> [Document text]
>>>>
Left is the normal image, right is the pixelated effect.

Zoomed in, you can see each cube has its own single color.

The core idea is simple: make each small cube show only a single flat color.
(This method comes from Ducky 3D’s tutorial “Blender - Easy Blinking Lights Animation in Cycles and Eevee”. It’s a clever trick, and I’m mostly just repeating it.)


Method

  • Add an Array modifier to the cube. Set count and spacing to something reasonable (I set the count based on the image aspect ratio).
  • Apply the modifiers one by one (important, so each cube becomes an independent element).
  • In Edit Mode, switch to top view. Unwrap with U, choose Project from view.
  • In the UV editor, you’ll see the array’s UVs projected from the top view onto the plane (on the right is a zoomed view: small squares arranged into the effect on the left).
<<<<
> [Data pulled from a collection]
>>>>
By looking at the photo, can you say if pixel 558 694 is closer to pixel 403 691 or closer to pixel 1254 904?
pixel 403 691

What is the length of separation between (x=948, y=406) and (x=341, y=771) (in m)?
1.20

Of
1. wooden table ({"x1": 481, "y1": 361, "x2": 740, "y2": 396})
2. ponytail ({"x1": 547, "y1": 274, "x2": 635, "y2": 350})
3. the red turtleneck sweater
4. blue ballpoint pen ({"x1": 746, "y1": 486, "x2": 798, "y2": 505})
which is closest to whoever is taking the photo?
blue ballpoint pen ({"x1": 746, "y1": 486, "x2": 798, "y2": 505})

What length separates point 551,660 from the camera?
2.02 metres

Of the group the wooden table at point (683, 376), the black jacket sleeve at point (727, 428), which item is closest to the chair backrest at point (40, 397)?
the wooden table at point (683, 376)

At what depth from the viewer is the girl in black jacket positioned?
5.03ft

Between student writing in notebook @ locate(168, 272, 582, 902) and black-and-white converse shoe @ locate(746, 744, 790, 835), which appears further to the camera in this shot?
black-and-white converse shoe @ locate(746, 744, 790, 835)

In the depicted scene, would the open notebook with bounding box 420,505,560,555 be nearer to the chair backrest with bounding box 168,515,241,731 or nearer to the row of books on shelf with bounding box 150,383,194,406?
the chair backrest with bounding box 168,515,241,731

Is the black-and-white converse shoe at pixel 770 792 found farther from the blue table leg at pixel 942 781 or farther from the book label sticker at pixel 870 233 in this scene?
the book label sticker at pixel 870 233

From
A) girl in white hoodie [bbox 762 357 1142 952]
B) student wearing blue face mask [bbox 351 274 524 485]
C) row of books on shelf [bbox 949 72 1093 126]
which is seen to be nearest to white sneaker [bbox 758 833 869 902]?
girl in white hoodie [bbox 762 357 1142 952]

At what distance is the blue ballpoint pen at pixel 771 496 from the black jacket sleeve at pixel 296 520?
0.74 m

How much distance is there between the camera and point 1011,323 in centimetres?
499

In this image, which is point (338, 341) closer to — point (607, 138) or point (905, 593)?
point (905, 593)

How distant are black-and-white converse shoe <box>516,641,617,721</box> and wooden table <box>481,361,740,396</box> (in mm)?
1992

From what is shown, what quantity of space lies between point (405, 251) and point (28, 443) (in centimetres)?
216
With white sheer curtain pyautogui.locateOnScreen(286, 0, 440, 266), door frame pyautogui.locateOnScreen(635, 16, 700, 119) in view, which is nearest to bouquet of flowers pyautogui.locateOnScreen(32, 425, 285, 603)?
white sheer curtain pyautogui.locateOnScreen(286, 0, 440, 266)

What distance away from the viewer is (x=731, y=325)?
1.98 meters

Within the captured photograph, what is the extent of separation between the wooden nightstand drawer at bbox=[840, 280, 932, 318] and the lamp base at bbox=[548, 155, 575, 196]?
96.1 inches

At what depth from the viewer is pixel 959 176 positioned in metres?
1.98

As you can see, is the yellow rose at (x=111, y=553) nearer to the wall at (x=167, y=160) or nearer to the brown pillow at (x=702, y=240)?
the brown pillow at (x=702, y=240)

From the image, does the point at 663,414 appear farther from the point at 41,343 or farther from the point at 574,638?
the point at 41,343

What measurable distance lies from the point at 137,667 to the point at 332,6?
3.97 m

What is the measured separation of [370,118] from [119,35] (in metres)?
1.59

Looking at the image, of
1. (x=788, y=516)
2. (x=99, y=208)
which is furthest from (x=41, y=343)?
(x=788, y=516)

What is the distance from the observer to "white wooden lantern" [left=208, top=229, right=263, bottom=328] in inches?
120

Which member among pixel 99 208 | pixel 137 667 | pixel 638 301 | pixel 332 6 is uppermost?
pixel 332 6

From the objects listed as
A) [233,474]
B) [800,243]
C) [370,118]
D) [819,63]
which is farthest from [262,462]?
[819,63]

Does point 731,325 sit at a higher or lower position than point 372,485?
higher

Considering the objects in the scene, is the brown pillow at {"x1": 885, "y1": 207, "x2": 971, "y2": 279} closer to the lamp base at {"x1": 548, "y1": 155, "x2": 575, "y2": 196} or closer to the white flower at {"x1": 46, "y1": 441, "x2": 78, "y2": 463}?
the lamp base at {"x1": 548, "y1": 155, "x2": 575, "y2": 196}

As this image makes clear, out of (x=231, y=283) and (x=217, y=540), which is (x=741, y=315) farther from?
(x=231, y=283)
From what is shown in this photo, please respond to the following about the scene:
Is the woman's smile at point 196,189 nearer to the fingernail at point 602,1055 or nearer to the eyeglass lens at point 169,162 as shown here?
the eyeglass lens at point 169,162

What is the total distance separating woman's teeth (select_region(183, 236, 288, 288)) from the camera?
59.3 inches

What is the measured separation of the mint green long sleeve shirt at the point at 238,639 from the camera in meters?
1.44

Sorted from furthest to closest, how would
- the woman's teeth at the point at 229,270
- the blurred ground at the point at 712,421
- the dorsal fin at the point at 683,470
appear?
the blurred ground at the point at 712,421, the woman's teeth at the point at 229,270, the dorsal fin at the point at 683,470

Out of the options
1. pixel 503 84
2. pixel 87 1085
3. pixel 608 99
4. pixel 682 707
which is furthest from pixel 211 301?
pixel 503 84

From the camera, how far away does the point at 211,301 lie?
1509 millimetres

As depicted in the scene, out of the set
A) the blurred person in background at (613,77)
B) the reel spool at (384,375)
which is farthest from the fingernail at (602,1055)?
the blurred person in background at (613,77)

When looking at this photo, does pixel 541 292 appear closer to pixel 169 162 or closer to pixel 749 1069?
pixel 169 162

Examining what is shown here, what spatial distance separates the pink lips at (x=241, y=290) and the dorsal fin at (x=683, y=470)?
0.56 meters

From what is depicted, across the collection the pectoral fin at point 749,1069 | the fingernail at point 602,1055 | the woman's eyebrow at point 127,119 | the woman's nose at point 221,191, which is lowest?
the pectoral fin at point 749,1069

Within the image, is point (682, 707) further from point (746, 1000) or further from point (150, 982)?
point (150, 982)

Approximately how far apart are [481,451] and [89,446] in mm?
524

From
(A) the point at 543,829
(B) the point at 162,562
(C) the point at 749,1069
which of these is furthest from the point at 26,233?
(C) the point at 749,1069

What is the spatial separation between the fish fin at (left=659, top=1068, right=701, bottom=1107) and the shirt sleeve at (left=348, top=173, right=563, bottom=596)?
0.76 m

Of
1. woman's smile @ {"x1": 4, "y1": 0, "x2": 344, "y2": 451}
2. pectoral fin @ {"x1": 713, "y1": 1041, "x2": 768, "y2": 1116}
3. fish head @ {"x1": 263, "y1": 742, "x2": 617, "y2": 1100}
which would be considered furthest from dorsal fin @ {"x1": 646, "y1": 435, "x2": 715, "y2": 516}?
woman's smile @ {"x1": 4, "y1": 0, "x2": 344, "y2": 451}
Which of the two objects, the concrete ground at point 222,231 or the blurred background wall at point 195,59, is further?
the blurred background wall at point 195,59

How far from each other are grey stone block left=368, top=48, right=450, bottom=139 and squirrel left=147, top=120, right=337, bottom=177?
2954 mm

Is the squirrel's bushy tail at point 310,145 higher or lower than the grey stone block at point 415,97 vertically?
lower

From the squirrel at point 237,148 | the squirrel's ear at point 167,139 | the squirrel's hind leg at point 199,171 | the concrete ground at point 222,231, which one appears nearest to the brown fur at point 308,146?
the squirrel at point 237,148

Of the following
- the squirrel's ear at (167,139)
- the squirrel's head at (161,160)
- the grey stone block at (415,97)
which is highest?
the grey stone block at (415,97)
<<<<
> [Tasks]
a) Pick out each line of the records that contains the word "grey".
b) Carry on the Blender pixelation tutorial from its last sentence, adding the next steps of the method.
The text and the records come from unrelated sources.

> [Answers for the exercise]
a)
How far from each other are grey stone block left=368, top=48, right=450, bottom=139 and squirrel left=147, top=120, right=337, bottom=177?
Is the squirrel's bushy tail at point 310,145 higher or lower than the grey stone block at point 415,97 vertically?
- the grey stone block at (415,97)
the grey stone block at (415,97)

b)
  • Set Pivot to Individual Origin, then press S and scale to 0 (each cube will scale down around its own center).
  • Now each cube’s UV collapses to a point.
  • Add a material. You can use procedural textures, or use an image texture (just drag any image in as an example).

This is just one idea. How you use it is up to you.

(I recently finished Ducky 3D’s tutorials and took some notes, but the videos lean toward small tricks and are a bit fragmented. I may post those notes slowly, one by one, like this.)